Um die Röhre vor dem Bombardement der herumfliegenden Neutronen schützen zu können, will das Start-up die Innenseite des Reaktors in flüssiges Lithium baden. Dafür soll an das flüssige Lithium elektrischer Strom angelegt werden, sodass ein Magnetfeld entsteht. Mit diesem Magnetfeld soll eine Schicht des flüssigen Lithiums an den Innenwänden haften und diese auskleiden. 

Über dem Lithium-Mantel soll gleichzeitig die Wärme für den Antrieb der Dampfturbine abtransportiert werden. Mithilfe der Turbine soll schlussendlich elektrischer Strom erzeugt werden. Und zwar natürlich mehr Energie, als in den Betrieb des Reaktors hineinfließt.

So funktioniert die Kernfusion

Im Gegensatz zur Kernspaltung werden bei der Kernfusion Atome miteinander verschmolzen. Dabei wird Energie freigesetzt. Diese kann in der Form von Hitze genutzt werden, um Wasserdampf zu erzeugen, der wiederum eine Turbine antreibt.
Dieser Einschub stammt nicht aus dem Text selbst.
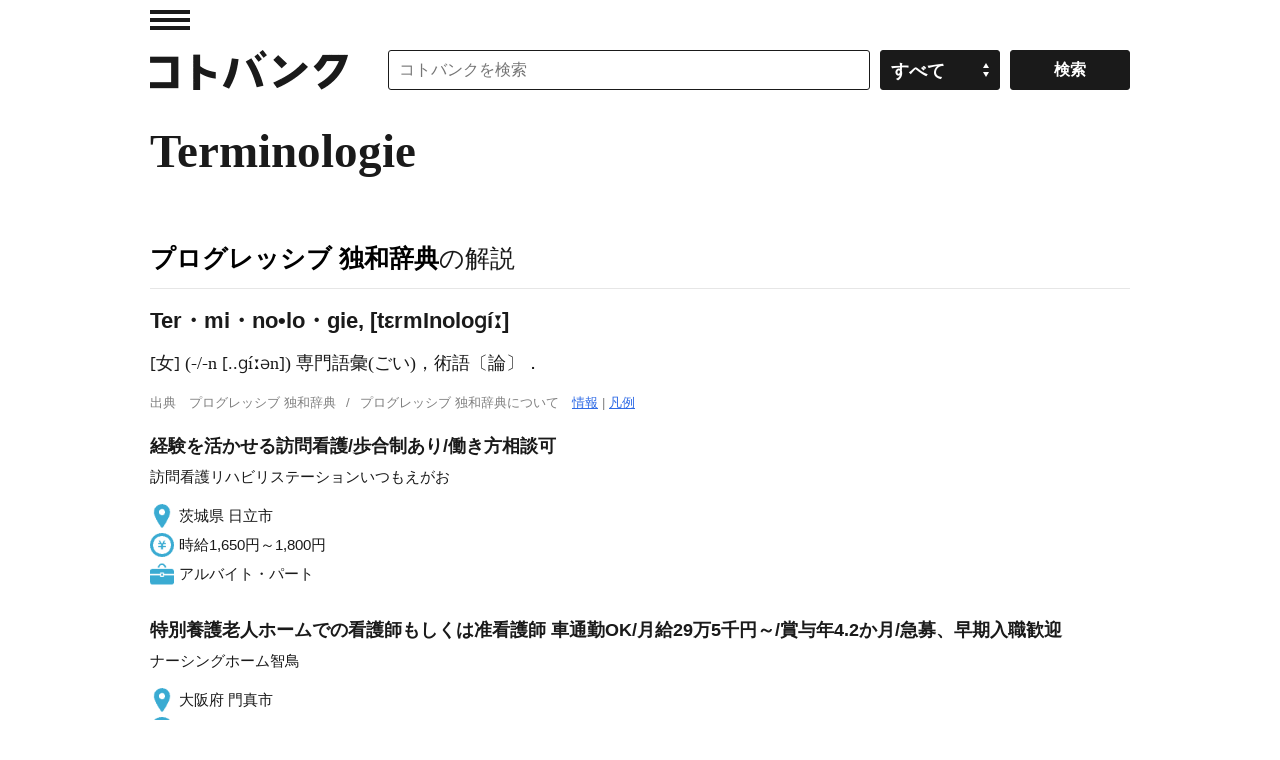

--- FILE ---
content_type: application/javascript; charset=utf-8
request_url: https://fundingchoicesmessages.google.com/f/AGSKWxUZBGukTUkM0qotW5G5HR2_dY6AZOe1yHz_omlP89SP9xxw0clxI1fFZGOhCKm2MtwUzJeWh8lbkta86pX8Hq6lBXEci4z17VXmBdTBgEx67p-DyW-xPZI0vkcTwBwe0wuNv6XpUzCupDtNILHleHY_Dfheb6rcAhH8DS2mOXL50G136sABBHECE3wI/__420x80./728x90./exads-/ad_pop./oas_ads.
body_size: -1293
content:
window['cda2a2c2-fe88-4cbf-98f3-45205f6a6c83'] = true;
Damit die Kernfusion in Gang gesetzt wird, braucht es noch viel größere Hitze. Über 100 Millionen Grad Celsius sind nötig. Im Kern der Sonne, die ein natürlicher Fusionsreaktor ist, ist es „nur“ 15 Millionen Grad Celsius heiß. Die Kernfusion gelingt dort trotzdem, weil der Druck 250 Milliarden mal größer als in der Erdatmosphäre ist: Ein Zustand, den man auf der Erde bisher nicht reproduzieren kann.

Weil kein Material der Erde 100 Millionen Grad Celsius heißes Plasma aushält, kommen bei Fusionsreaktoren extrem starke Elektromagnete zum Einsatz. Sie halten das Plasma in einem Magnetfeld, damit es nicht mit den Reaktorwänden in Berührung kommt.

Erst wenn das Magnetfeld lange genug stabil gehalten werden kann, wird ein effizienter Betrieb eines Fusionsreaktors möglich. Ansonsten benötigen das Erhitzen bzw. Zünden des Plasmas und dessen Erhaltung mehr Energie als schlussendlich erzeugt wird. 

Gelingt der effiziente Betrieb, könnte ein Fusionsreaktor nahezu unendlich saubere Energie erzeugen, weil das dafür benötigte Isotop Deuterium in Wasserstoff enthalten ist.

Es ist Geduld gefragt

Durch diese radikal vereinfachte Bauweise eines Stellarators sollen die Kosten für die Herstellung eines Fusionsreaktors massiv gesenkt werden können. Derzeit gibt es das Konzept aber nur in einer Computersimulation. Ein funktionierender Testreaktor soll Anfang der 2030er Jahre in Betrieb gehen.